(Entries drawn from a collection)
____

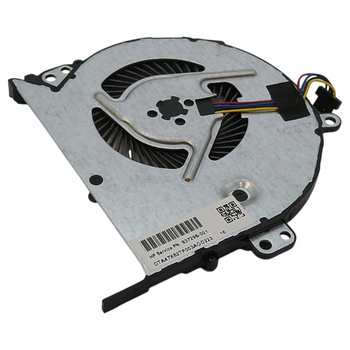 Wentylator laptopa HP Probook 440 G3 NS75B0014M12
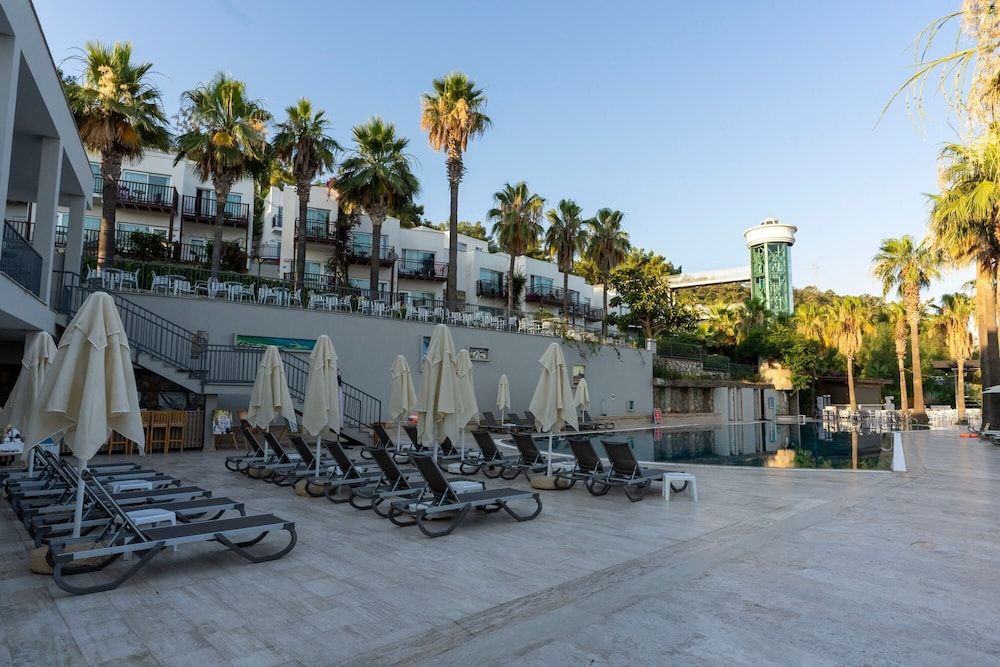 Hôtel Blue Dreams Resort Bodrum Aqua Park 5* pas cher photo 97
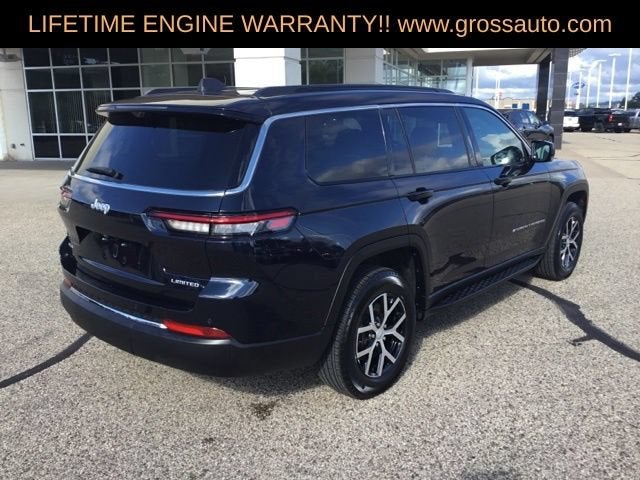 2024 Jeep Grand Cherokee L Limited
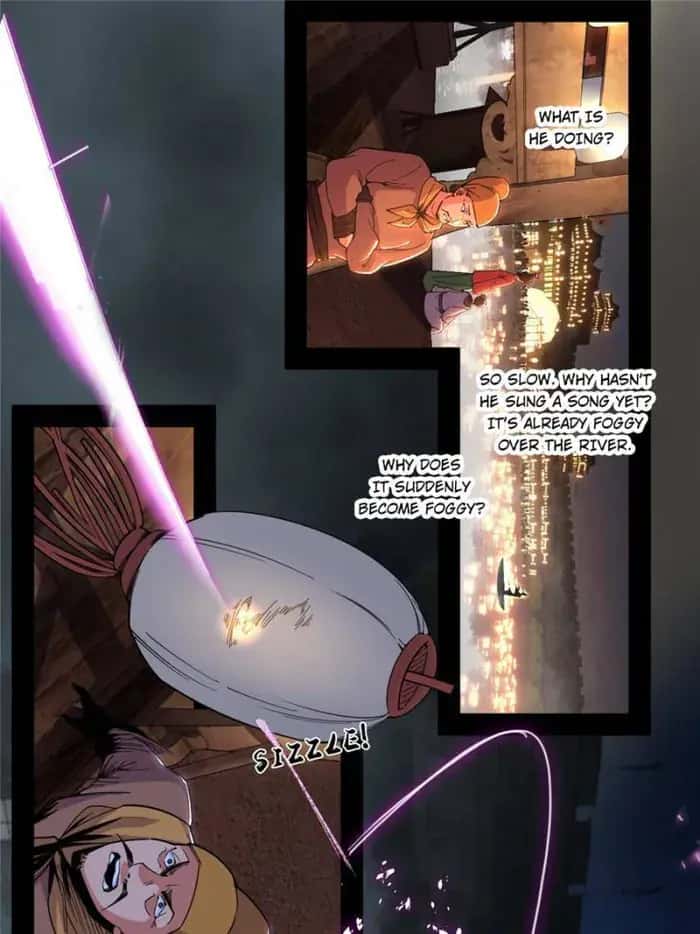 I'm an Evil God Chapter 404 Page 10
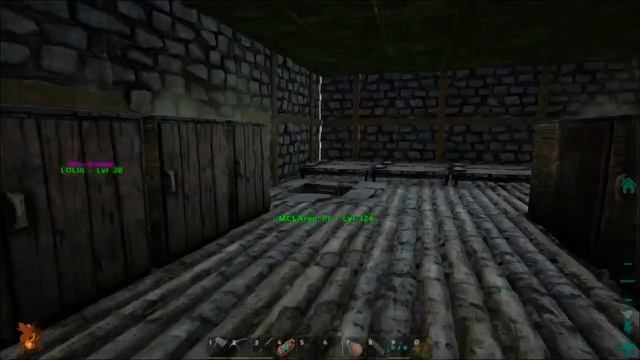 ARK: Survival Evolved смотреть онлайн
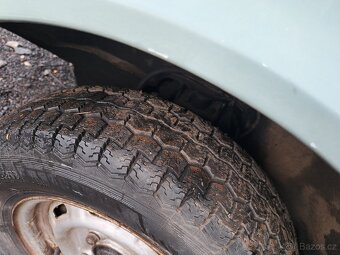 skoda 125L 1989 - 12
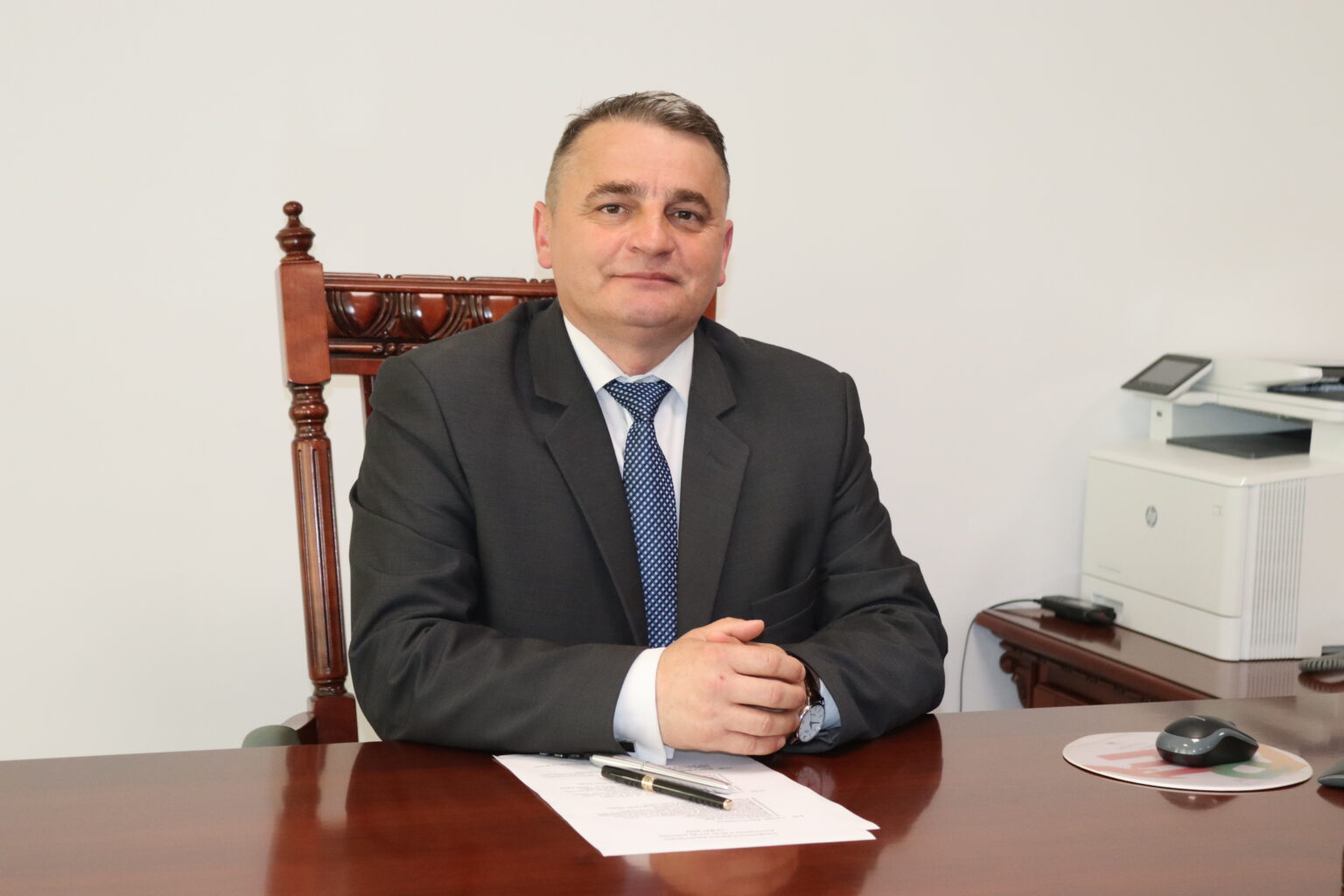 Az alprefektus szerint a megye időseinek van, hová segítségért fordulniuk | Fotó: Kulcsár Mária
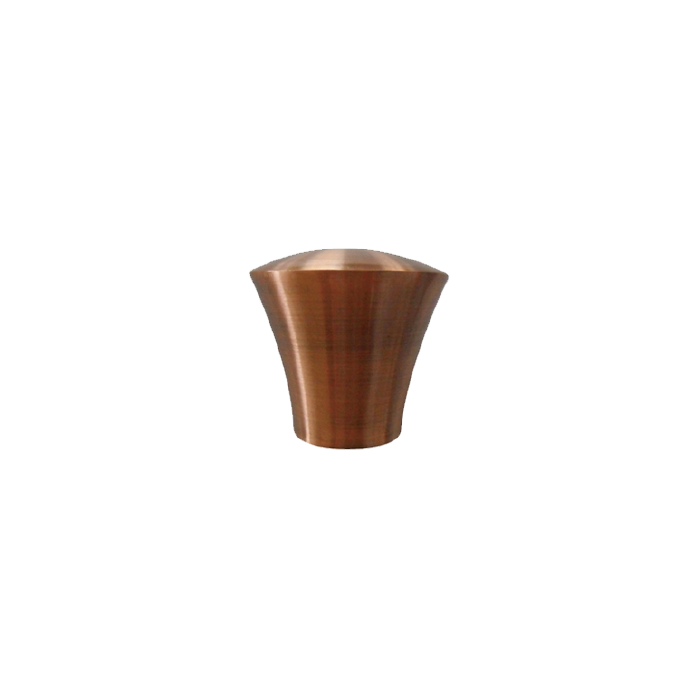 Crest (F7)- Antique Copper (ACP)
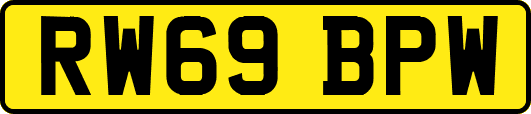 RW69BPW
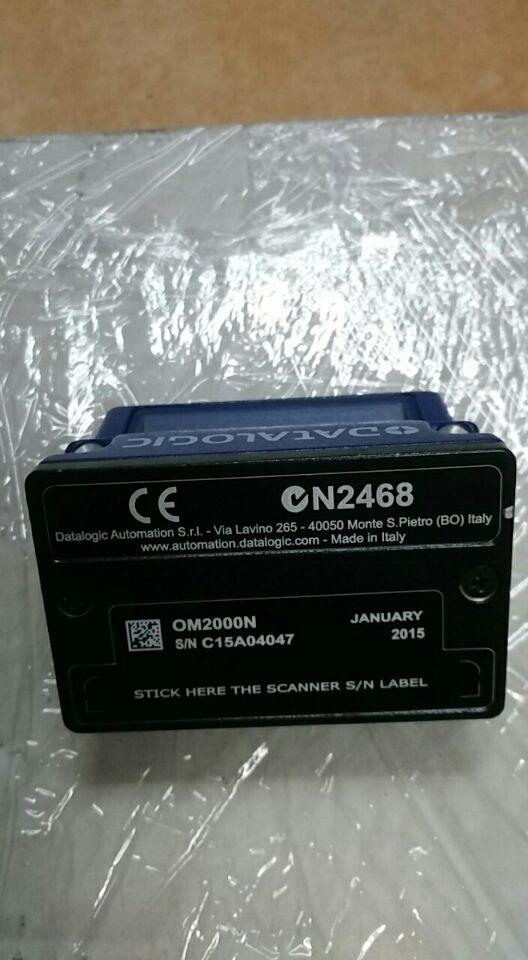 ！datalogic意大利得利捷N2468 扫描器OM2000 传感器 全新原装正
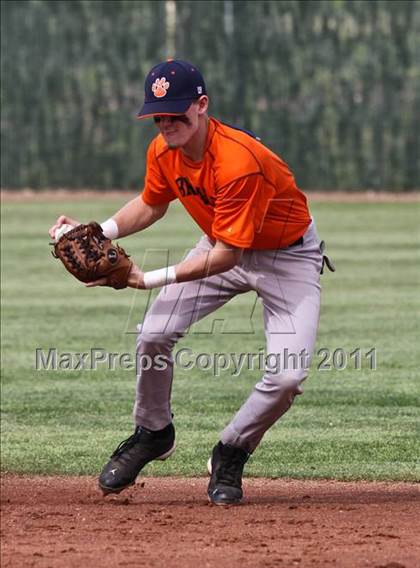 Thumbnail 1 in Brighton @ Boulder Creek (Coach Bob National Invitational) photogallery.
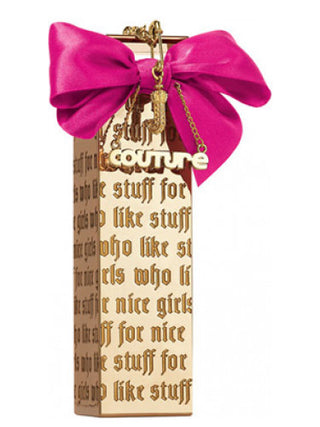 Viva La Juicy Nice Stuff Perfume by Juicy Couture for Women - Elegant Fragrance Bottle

____

Assigned task: Please rename "Chapter" to "Episode" throughout the material and write out every entry again with nothing else altered, leaving the pictures out.

Task response:
 Wentylator laptopa HP Probook 440 G3 NS75B0014M12
 Hôtel Blue Dreams Resort Bodrum Aqua Park 5* pas cher photo 97
 2024 Jeep Grand Cherokee L Limited
 I'm an Evil God Episode 404 Page 10
 ARK: Survival Evolved смотреть онлайн
 skoda 125L 1989 - 12
 Az alprefektus szerint a megye időseinek van, hová segítségért fordulniuk | Fotó: Kulcsár Mária
 Crest (F7)- Antique Copper (ACP)
 RW69BPW
 ！datalogic意大利得利捷N2468 扫描器OM2000 传感器 全新原装正
 Thumbnail 1 in Brighton @ Boulder Creek (Coach Bob National Invitational) photogallery.
 Viva La Juicy Nice Stuff Perfume by Juicy Couture for Women - Elegant Fragrance Bottle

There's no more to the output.